• EXERCISE REQUIREMENTS
Though the records contain pictures, copy none of them; repeat exactly the lines from the one with "Locations and collaborations" to the end.
◇ ◇ ◇ ◇
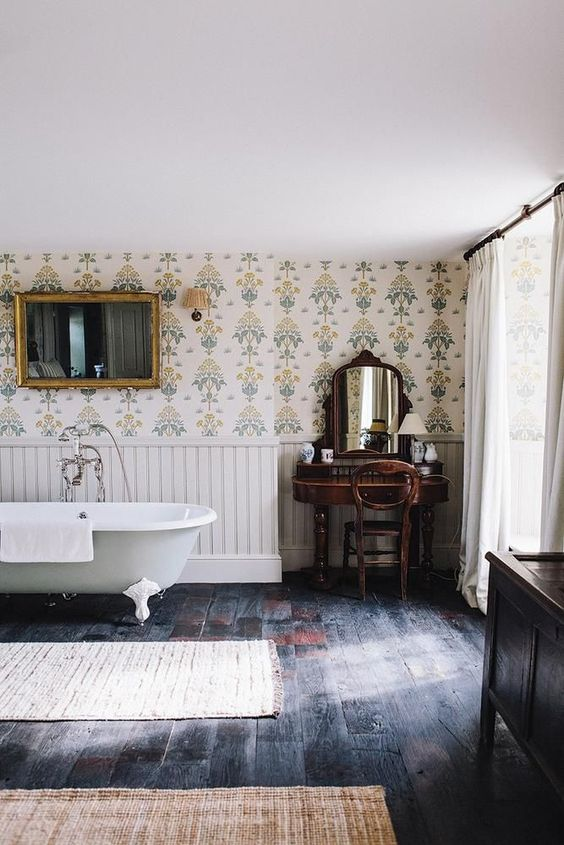Granny Chic and english interiors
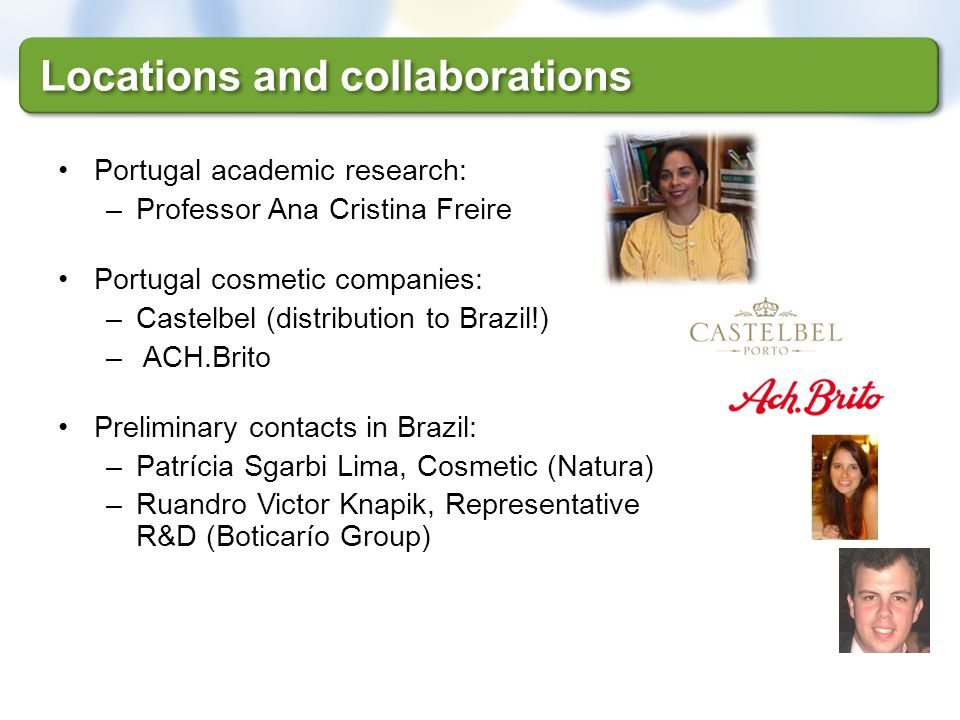 Locations and collaborations Portugal academic research: –Professor Ana Cristina Freire Portugal cosmetic companies: –Castelbel (distribution to Brazi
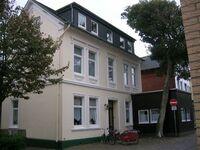 Hiddes Hus - Ferienwohnung Fuhrmann in Nordseebad Borkum - kleines Detailbild
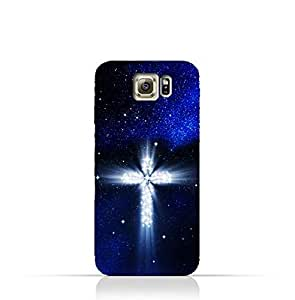 Samsung Galaxy S6 TPU Silicone Protective Case with Christian Cross on a Starry Night Design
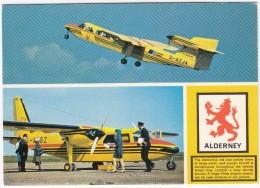 Alderney - Aurigny Air -Trislander G-AWBZ  & G-AZJA  - 1980's - Guernsey Jersey - Channel Islands - 1946-....: Moderne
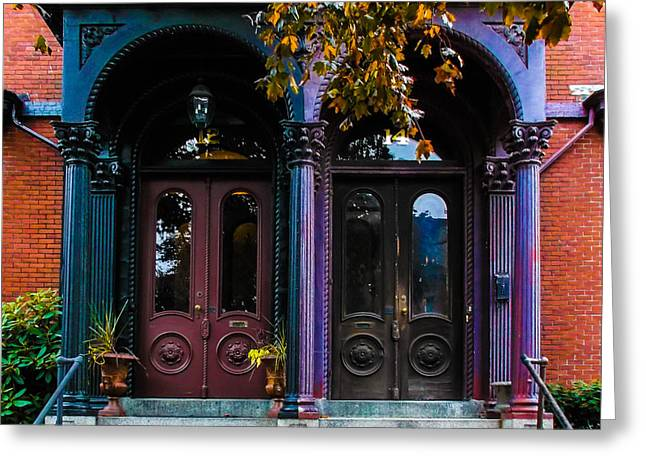 French Doors Greeting Cards - French Doors 2 Greeting Card by Andrew Dimmitt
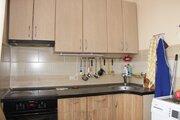 Квартира в аренду, Аренда квартир в Москве, ID объекта - 327185132 - Фото 12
◇ ◇ ◇ ◇
• ANSWER SPACE
 Locations and collaborations Portugal academic research: –Professor Ana Cristina Freire Portugal cosmetic companies: –Castelbel (distribution to Brazi
 Hiddes Hus - Ferienwohnung Fuhrmann in Nordseebad Borkum - kleines Detailbild
 Samsung Galaxy S6 TPU Silicone Protective Case with Christian Cross on a Starry Night Design
 Alderney - Aurigny Air -Trislander G-AWBZ  & G-AZJA  - 1980's - Guernsey Jersey - Channel Islands - 1946-....: Moderne
 French Doors Greeting Cards - French Doors 2 Greeting Card by Andrew Dimmitt
 Квартира в аренду, Аренда квартир в Москве, ID объекта - 327185132 - Фото 12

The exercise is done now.